What Amplified Creations actually does

At Amplified Creations our default is deterministic automation and small, explainable models — and we only add an LLM at the edge where open-endedness is the genuine requirement. Our stack is boring on purpose: PHP 8.3 on shared hosting, server-rendered pages, a SQLite-backed Cockpit CMS, no build step. When a client needs "smart" behaviour, we ask which of the three buckets it falls into before writing a line of code.

Concretely: the recommender inside the Jofit wellness app is a small, explainable ranker, not an LLM in a loop. It scores and orders options over structured signals, so we can test it, reason about why it surfaced a given suggestion, and ship it without per-request token costs or non-deterministic output. For client websites, the "automation" is overwhelmingly plain server-side logic and scheduled jobs: form submissions routed through Resend, content pulled from the CMS, JSON-LD generated from the same data — deterministic, cacheable, and fast enough to keep Lighthouse around 95. We use LLMs where they belong — drafting and translating long-form content under human review, the kind of unstructured, low-stakes, human-checked work agents are good at. We do not put a model in the critical path of a checkout, a refund, or anything a customer could be harmed by getting wrong. That is not caution for its own sake; it is the same engineering instinct that says you don't roll your own crypto. Use the powerful, unpredictable tool only where its power is the point.
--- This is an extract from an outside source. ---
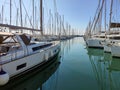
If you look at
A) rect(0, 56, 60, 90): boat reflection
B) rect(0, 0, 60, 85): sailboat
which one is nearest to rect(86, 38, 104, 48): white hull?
rect(0, 0, 60, 85): sailboat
The result is software our clients can trust and we can debug at 2am. An agent in production is a thing you supervise. A deterministic workflow is a thing you forget about because it just works. Most of the time, "it just works" is the feature.

FAQ

What is the difference between an AI agent and automation?

Automation runs a fixed sequence of steps you wrote, so the same input always produces the same output. An AI agent is an LLM that decides its own steps in a loop using tools, so its behaviour can vary run to run. Automation trades flexibility for control; an agent trades control for flexibility.

Are AI agents worth it for my product?

Usually not, for the core flows. Agents are worth it only when the input is genuinely unstructured, the path is open-ended, and a wrong answer is cheap to recover from — like research, triage of messy intake, or low-stakes drafting a human reviews. For known inputs and known steps, a workflow or form is cheaper, faster, and testable.

When should I use a small model instead of an LLM agent?

Use a small model whenever you are scoring, sorting, classifying, or recommending over structured signals. A focused ranker or classifier is explainable, runs in milliseconds, costs nothing per call, and can be tested in CI — none of which is true of an LLM-in-a-loop. Save the LLM for unstructured language the small model can't read.

Why is non-determinism a problem in production?

Because the same input can yield different outputs, which breaks testing, support, and accountability. You can't write a clean assertion against "usually correct," and when a customer disputes an outcome you can only show them a model transcript, not a rule you can point to and fix. For refunds, billing, or anything regulated, that is unacceptable.

Is Amplified Creations against using LLMs?

No. We use LLMs where open-endedness is the actual requirement — drafting and translating content under human review. Our objection is to putting a non-deterministic model in the critical path of features that a deterministic workflow or a small ranker would handle more cheaply, more reliably, and more explainably.